**Task prompt:**
Omit the images. Copy each entry word for word.

Records from a spatial question set
----------------------------------------
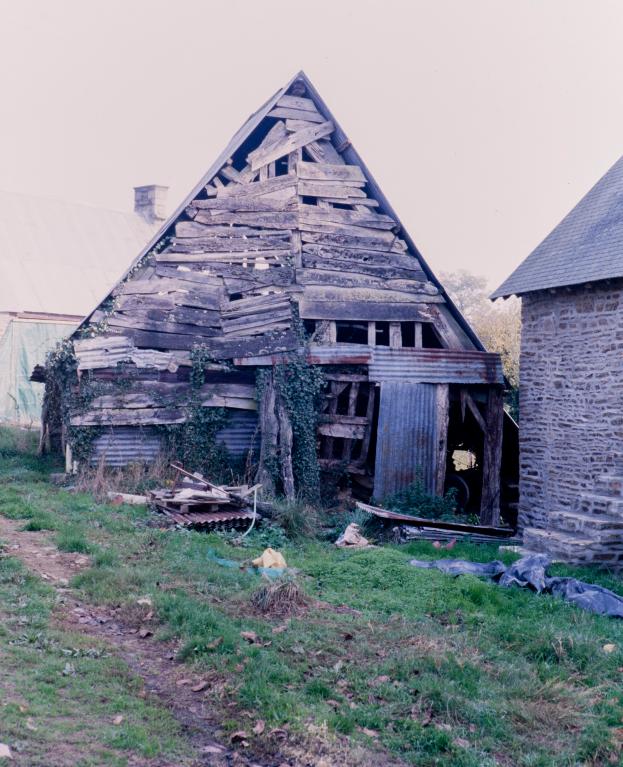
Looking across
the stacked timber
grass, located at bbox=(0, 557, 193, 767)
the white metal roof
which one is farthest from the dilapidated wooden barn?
the white metal roof

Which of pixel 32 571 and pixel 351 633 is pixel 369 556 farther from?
pixel 32 571

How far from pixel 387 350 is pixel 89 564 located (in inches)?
296

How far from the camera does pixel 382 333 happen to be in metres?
17.0

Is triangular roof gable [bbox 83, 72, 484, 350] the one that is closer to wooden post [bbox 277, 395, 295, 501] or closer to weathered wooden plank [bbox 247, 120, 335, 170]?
weathered wooden plank [bbox 247, 120, 335, 170]

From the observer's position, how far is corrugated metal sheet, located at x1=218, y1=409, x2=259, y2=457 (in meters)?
15.3

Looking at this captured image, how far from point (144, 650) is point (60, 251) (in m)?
23.4

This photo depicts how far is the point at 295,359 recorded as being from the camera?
14914mm

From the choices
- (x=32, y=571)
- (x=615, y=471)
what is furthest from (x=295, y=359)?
(x=32, y=571)

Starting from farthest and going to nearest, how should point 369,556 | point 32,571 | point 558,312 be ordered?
point 558,312, point 369,556, point 32,571

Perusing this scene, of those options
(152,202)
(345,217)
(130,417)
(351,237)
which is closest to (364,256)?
(351,237)

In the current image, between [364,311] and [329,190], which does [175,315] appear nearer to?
[364,311]

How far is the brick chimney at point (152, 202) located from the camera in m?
32.5

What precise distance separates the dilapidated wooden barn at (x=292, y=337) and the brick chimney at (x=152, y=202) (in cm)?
1661

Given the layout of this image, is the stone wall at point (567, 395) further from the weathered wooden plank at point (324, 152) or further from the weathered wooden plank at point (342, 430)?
the weathered wooden plank at point (324, 152)
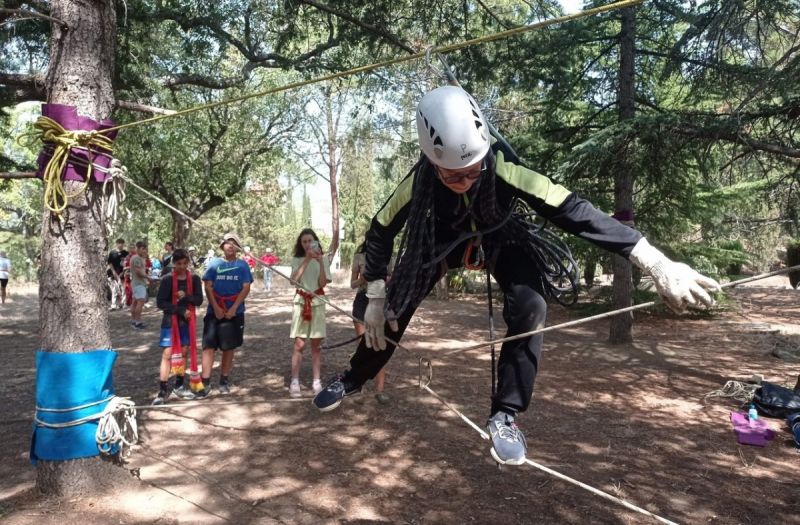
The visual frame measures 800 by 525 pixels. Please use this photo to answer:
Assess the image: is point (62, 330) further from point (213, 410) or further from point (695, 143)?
----------------------------------------
**Problem solution:**
Looking across
the stacked timber
grass, located at bbox=(0, 557, 193, 767)
the white metal roof
which one is farthest from the dilapidated wooden barn?
the white metal roof

Which of pixel 32 571 and pixel 351 633 is pixel 369 556 farther from?
pixel 32 571

How far from pixel 387 350 is pixel 89 564 located (in inches)?
296

How far from the camera does pixel 382 333 happen to be in metres?
17.0

Is triangular roof gable [bbox 83, 72, 484, 350] the one that is closer to wooden post [bbox 277, 395, 295, 501] or closer to weathered wooden plank [bbox 247, 120, 335, 170]?
weathered wooden plank [bbox 247, 120, 335, 170]

From the observer's position, how far is corrugated metal sheet, located at x1=218, y1=409, x2=259, y2=457 (in meters)?
15.3

Looking at this captured image, how far from point (144, 650) is point (60, 251) (in m)?
23.4

This photo depicts how far is the point at 295,359 recorded as being from the camera?
14914mm

From the choices
- (x=32, y=571)
- (x=615, y=471)
what is furthest from (x=295, y=359)?
(x=32, y=571)

Starting from farthest and going to nearest, how should point 369,556 | point 32,571 | point 558,312 be ordered?
point 558,312, point 369,556, point 32,571

Perusing this scene, of those options
(152,202)
(345,217)
(130,417)
(351,237)
which is closest to (364,256)?
(351,237)

In the current image, between [364,311] and [329,190], which does [175,315] appear nearer to?
[364,311]

How far is the brick chimney at point (152, 202) located from the camera in m?
32.5

What precise distance separates the dilapidated wooden barn at (x=292, y=337) and the brick chimney at (x=152, y=202) (in cm)?
1661

Given the layout of this image, is the stone wall at point (567, 395) further from the weathered wooden plank at point (324, 152) or further from the weathered wooden plank at point (342, 430)?
the weathered wooden plank at point (324, 152)
The visual frame measures 800 by 525 pixels. Please use this photo to answer:
Assess the image: is point (62, 330) further from point (213, 410) or further from point (695, 143)?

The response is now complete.